+++ Exercise input +++

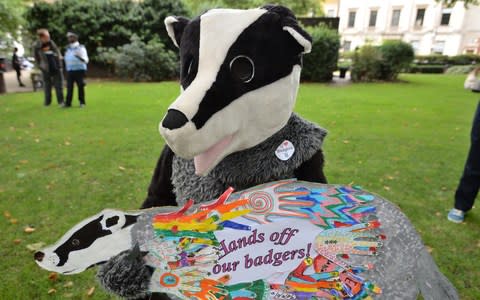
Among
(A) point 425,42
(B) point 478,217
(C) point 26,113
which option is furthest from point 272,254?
(A) point 425,42

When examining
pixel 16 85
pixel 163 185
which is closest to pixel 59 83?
pixel 16 85

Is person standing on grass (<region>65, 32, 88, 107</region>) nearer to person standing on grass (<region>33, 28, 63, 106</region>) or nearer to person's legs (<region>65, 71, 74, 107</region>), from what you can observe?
person's legs (<region>65, 71, 74, 107</region>)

+++

▶ **Problem description**
Please pull out, word for word, every line of the listing from the one containing "Is person standing" through the final line of the listing, both included.

▶ **Solution to this task**
Is person standing on grass (<region>65, 32, 88, 107</region>) nearer to person standing on grass (<region>33, 28, 63, 106</region>) or nearer to person's legs (<region>65, 71, 74, 107</region>), from what you can observe?
person's legs (<region>65, 71, 74, 107</region>)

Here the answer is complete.